::: Material to process :::

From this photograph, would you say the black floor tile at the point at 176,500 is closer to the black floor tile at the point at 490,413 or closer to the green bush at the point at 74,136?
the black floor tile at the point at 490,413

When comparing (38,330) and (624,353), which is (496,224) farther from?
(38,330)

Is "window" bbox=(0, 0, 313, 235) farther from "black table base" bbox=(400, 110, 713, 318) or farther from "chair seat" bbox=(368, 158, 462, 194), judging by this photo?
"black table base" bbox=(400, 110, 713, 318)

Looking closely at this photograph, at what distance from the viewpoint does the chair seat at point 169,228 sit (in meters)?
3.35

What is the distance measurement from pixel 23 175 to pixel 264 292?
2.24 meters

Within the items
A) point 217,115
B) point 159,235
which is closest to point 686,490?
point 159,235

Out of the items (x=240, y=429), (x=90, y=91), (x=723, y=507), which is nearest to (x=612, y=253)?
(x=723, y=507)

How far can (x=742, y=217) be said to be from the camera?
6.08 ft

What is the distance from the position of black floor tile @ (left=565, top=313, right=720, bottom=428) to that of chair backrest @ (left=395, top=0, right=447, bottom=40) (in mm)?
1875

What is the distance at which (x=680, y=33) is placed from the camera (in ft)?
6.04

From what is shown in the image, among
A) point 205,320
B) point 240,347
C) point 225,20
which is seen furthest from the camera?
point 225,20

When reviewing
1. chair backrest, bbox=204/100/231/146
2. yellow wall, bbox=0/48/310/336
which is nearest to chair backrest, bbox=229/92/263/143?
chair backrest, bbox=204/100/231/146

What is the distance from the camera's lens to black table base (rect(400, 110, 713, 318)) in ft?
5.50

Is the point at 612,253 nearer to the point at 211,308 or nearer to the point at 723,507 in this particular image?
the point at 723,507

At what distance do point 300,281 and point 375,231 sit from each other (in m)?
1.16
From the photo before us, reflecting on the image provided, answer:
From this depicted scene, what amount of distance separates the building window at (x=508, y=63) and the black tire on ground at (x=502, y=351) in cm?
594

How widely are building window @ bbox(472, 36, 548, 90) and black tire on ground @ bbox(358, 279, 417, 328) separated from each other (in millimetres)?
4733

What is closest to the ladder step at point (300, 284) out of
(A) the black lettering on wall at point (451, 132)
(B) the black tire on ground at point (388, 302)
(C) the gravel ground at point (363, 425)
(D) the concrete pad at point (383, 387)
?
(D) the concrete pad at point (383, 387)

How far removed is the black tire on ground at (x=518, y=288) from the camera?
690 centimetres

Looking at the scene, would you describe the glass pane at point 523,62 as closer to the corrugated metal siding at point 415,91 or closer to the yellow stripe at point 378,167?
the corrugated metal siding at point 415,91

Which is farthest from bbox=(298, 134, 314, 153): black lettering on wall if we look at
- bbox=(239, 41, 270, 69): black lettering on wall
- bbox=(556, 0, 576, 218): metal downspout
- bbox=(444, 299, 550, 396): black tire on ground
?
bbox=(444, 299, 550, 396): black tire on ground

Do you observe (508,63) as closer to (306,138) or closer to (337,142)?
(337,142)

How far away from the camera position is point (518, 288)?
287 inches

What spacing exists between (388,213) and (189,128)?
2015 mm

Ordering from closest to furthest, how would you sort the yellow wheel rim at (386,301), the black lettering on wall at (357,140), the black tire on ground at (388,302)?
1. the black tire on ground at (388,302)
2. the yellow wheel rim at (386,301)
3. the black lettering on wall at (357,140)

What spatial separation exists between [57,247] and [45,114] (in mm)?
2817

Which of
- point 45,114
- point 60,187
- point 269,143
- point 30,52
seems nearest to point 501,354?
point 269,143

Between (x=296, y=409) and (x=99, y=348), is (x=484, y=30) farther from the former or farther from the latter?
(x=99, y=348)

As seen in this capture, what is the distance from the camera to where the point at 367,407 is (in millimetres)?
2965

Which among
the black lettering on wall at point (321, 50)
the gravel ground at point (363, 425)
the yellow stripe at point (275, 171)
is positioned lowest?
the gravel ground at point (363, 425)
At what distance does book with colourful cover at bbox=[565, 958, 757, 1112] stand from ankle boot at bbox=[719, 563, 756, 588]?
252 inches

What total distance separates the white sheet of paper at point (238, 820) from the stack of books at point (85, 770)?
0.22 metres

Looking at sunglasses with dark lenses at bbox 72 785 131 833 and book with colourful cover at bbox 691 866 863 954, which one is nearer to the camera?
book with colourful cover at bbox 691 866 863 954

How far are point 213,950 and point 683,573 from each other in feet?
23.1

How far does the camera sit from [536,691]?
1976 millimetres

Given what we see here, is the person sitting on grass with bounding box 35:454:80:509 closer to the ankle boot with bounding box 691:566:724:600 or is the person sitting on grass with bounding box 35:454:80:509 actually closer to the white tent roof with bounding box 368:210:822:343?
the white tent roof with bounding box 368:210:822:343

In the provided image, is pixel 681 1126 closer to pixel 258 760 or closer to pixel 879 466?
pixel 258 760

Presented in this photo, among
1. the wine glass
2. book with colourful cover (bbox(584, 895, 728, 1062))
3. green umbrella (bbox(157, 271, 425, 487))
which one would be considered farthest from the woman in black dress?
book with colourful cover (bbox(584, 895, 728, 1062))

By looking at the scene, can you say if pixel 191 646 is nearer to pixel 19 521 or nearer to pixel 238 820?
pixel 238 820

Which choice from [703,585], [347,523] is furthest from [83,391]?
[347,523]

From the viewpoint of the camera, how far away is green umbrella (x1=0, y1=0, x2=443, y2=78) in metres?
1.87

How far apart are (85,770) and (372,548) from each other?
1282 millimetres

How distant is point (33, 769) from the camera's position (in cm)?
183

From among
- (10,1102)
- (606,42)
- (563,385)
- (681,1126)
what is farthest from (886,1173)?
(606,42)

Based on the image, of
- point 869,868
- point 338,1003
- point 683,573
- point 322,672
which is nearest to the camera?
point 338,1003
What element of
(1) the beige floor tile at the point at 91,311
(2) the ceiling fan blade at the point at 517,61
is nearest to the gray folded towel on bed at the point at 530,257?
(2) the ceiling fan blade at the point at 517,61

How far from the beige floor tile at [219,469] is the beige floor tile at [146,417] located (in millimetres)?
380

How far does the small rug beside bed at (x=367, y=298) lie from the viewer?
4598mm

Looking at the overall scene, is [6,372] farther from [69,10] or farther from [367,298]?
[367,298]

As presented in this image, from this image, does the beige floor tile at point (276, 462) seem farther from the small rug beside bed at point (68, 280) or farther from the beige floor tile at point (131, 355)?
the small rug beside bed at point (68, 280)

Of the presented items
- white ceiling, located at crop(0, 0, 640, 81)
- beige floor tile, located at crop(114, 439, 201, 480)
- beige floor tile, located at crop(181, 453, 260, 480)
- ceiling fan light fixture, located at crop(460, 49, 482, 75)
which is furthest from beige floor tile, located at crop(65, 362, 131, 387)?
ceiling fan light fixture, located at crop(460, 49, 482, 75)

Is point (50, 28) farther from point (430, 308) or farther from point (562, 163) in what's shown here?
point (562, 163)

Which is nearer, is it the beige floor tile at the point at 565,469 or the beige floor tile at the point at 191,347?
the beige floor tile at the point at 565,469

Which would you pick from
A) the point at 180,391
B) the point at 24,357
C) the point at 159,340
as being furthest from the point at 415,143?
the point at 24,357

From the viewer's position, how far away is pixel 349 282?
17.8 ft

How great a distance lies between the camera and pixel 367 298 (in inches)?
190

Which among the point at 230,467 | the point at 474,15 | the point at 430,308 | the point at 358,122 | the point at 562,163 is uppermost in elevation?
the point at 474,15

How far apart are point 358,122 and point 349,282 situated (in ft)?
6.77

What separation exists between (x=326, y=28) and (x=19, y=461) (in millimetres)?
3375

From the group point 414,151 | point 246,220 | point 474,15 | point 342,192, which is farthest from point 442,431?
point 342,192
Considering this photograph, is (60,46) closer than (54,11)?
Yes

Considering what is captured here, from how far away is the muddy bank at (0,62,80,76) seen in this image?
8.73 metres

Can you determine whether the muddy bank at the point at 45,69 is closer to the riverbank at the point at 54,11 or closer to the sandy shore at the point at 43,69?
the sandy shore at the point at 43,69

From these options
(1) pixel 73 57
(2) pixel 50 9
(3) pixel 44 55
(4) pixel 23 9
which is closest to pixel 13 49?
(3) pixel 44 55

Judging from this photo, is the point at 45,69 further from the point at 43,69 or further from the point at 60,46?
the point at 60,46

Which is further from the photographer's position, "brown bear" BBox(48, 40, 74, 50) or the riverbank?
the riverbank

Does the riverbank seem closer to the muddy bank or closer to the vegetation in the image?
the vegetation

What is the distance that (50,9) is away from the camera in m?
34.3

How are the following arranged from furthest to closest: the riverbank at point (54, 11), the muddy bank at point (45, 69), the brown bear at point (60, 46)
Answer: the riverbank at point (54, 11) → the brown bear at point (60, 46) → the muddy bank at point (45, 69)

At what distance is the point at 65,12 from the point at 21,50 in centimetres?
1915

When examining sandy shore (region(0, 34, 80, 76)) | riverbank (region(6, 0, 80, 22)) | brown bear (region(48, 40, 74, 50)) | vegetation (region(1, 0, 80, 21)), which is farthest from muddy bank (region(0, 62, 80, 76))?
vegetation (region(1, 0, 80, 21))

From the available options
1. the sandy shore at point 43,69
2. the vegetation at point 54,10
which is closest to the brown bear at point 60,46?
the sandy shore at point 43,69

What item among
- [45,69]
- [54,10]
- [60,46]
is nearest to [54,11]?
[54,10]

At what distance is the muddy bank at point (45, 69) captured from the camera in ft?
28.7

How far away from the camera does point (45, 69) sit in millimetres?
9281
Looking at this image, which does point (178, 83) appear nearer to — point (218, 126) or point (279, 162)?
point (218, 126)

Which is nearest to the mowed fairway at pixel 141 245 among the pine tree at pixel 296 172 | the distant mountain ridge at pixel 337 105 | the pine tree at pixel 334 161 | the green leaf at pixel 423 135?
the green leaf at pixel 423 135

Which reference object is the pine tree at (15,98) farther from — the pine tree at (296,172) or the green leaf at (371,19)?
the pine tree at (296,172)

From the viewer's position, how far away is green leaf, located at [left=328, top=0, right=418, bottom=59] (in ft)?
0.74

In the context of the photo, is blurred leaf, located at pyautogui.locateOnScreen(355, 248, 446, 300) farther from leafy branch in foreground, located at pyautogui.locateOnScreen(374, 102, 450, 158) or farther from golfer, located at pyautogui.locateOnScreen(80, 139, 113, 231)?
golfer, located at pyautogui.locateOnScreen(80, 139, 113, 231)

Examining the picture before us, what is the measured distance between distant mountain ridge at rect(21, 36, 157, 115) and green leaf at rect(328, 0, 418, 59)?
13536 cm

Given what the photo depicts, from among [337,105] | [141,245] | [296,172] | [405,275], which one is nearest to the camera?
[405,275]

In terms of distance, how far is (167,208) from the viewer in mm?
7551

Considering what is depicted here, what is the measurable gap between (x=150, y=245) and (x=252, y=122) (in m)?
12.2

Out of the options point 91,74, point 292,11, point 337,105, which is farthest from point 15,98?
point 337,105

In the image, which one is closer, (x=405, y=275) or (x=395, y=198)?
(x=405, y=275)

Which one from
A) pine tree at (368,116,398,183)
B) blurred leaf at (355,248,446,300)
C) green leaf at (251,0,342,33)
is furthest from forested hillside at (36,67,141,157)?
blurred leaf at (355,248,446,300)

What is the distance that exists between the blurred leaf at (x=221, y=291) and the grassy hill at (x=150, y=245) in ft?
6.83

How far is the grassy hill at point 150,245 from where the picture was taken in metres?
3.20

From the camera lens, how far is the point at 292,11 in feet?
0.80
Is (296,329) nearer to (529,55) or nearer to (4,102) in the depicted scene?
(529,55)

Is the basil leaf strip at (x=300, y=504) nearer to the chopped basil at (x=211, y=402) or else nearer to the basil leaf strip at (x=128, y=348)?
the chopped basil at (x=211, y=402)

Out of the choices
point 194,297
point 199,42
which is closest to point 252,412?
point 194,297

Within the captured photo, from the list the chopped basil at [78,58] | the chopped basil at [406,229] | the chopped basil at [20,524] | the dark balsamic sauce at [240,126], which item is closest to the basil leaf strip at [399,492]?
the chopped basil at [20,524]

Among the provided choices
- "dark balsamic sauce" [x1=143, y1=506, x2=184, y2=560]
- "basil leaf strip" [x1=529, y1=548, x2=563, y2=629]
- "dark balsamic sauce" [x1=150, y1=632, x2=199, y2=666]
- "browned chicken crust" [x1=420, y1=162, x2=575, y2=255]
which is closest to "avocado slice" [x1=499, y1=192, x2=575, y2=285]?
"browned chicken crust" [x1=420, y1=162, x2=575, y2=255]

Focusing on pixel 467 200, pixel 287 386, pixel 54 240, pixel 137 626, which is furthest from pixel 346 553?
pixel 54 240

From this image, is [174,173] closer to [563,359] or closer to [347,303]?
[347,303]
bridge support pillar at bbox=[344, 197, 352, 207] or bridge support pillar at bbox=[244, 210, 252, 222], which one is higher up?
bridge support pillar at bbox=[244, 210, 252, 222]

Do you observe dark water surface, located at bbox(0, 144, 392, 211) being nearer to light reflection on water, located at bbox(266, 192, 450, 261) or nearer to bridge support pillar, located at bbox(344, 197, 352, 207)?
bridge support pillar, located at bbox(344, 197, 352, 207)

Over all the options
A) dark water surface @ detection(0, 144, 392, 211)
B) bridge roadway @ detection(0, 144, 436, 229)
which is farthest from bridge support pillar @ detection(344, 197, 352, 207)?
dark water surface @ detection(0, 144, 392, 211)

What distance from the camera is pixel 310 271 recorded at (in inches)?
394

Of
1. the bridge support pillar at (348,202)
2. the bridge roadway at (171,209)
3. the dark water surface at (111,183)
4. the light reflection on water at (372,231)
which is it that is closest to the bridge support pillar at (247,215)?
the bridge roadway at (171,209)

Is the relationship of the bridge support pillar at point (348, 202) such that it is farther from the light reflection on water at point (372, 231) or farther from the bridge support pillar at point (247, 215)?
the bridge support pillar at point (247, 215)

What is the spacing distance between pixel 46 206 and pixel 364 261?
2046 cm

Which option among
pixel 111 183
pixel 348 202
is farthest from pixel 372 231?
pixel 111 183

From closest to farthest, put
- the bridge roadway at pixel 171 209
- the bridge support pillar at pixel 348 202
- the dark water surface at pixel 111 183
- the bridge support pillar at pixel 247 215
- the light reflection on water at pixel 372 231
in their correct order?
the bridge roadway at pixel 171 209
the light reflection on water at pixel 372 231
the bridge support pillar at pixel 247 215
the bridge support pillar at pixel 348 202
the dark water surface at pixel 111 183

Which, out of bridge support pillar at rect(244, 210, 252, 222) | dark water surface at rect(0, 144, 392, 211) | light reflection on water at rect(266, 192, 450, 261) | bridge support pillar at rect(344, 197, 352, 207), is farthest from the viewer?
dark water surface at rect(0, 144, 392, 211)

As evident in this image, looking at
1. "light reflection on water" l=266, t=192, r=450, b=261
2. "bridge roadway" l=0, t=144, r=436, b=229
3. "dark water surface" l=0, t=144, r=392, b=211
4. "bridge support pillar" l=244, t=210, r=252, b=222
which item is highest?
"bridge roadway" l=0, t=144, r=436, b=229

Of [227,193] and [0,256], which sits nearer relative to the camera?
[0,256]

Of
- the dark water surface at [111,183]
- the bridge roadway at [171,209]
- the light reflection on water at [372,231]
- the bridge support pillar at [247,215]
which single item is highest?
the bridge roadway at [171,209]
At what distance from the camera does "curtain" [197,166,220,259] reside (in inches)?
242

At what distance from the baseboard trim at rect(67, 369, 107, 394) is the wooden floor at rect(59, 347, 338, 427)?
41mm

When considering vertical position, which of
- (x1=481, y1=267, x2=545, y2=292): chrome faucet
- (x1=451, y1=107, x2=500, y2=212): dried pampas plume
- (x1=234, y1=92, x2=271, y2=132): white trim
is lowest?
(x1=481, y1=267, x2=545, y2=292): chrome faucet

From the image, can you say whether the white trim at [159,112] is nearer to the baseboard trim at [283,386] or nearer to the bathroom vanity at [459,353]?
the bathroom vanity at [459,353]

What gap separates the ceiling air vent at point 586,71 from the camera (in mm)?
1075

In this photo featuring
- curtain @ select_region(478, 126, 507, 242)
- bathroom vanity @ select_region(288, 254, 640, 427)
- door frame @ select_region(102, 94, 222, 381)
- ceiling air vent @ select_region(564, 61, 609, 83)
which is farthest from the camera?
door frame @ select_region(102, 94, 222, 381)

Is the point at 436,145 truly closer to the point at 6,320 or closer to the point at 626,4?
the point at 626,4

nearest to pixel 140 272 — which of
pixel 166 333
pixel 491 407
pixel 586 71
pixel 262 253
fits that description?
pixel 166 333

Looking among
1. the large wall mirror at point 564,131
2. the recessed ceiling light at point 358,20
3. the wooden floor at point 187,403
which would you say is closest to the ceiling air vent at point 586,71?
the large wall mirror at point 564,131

:::

- [The task] Retype, exactly and only, the lines running from the one with "At what distance from the camera" through the final line of the listing above.

- [Exercise output]
At what distance from the camera does "curtain" [197,166,220,259] reside (in inches)?
242

At what distance from the baseboard trim at rect(67, 369, 107, 394) is the wooden floor at rect(59, 347, 338, 427)?
41mm

When considering vertical position, which of
- (x1=481, y1=267, x2=545, y2=292): chrome faucet
- (x1=451, y1=107, x2=500, y2=212): dried pampas plume
- (x1=234, y1=92, x2=271, y2=132): white trim
is lowest?
(x1=481, y1=267, x2=545, y2=292): chrome faucet

From the image, can you say whether the white trim at [159,112] is nearer to the baseboard trim at [283,386] or nearer to the bathroom vanity at [459,353]?
the bathroom vanity at [459,353]

What gap separates the ceiling air vent at point 586,71 from the camera (in mm)?
1075

In this photo featuring
- curtain @ select_region(478, 126, 507, 242)
- bathroom vanity @ select_region(288, 254, 640, 427)
- door frame @ select_region(102, 94, 222, 381)
- ceiling air vent @ select_region(564, 61, 609, 83)
which is farthest from the camera?
door frame @ select_region(102, 94, 222, 381)

Is the point at 436,145 truly closer to the point at 6,320 or closer to the point at 626,4?
the point at 626,4

nearest to pixel 140 272 — which of
pixel 166 333
pixel 491 407
pixel 586 71
pixel 262 253
fits that description?
pixel 166 333

Looking among
1. the large wall mirror at point 564,131
2. the recessed ceiling light at point 358,20
3. the wooden floor at point 187,403
which would you say is closest to the ceiling air vent at point 586,71?
the large wall mirror at point 564,131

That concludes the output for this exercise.